Although farmers and producers will see an increase to crop insurance premiums, Minister Horner shared the average increase is about 22 per cent over 2022 premiums.
“Crop insurance premiums will see a rise, and it’s almost entirely due to specific crop commodity change, year over year,” Minister Horner explained during opening remarks at the roundtable.
Minister Horner pointed out, over the last two years, AFSC has paid out some $4 billion due to unprecedented challenges faced by farmers.
This includes the one in 80 year drought which wreaked havoc across the province and other prairie provinces in 2021; there were also some $1.3 billion in payouts in 2022 which were attributed to continued drought in parts of the province, along with hail damage.
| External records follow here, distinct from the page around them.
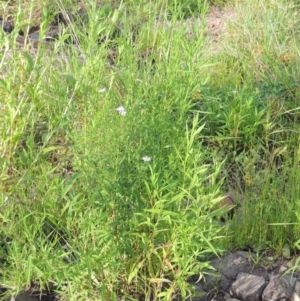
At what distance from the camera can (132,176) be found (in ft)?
7.97

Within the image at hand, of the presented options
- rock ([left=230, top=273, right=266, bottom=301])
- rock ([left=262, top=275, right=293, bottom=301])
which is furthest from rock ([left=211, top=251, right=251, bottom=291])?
rock ([left=262, top=275, right=293, bottom=301])

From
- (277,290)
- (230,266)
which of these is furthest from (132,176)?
(277,290)

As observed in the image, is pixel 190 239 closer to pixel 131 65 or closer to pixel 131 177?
pixel 131 177

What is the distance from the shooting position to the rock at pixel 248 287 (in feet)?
9.11

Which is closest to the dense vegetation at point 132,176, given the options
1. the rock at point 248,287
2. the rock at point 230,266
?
the rock at point 230,266

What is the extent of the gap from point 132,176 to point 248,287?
31.8 inches

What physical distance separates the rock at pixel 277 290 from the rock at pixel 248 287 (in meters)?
0.03

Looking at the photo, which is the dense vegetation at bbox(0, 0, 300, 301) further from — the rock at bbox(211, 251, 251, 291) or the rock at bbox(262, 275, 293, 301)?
the rock at bbox(262, 275, 293, 301)

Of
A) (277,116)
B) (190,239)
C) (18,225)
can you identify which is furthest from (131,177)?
(277,116)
He noted some of the confusion and misunderstanding may be due to the fact premium rates have increased by 60 per cent over the last two years, with a 38 per cent increase over 2021 premiums seen in 2022. However, Minister Horner added commodity prices have also increased by 57 per cent over the same period.
“One of the mitigating factors to large swings (in premium rates) is there’s a year-to-year cap of 10 per cent on the premium,” explained Minister Horner. “That 10 per cent on premium rate is a growth driver when the fund is below what actuaries would deem as stable that can grow year over year--everything else is related to crop and elected coverage.”
Minister Horner and Mr. Hanrahan noted the AFSC crop insurance program is a non-profit insurance program which is subsidized by both provincial and federal government levels. As such, it is able to recover losses due to these large payouts in 2021 and 2022 over a much longer 25-year period when setting premium rates.
It is anticipated premiums will increase by some 12 per cent for canola, nine per cent for feed barley, and two per cent for yellow field peas.
The 2023 provincial budget also includes a provision of $61.4 million to ensure the AFSC program has “appropriate funding to support producers during challenging times.”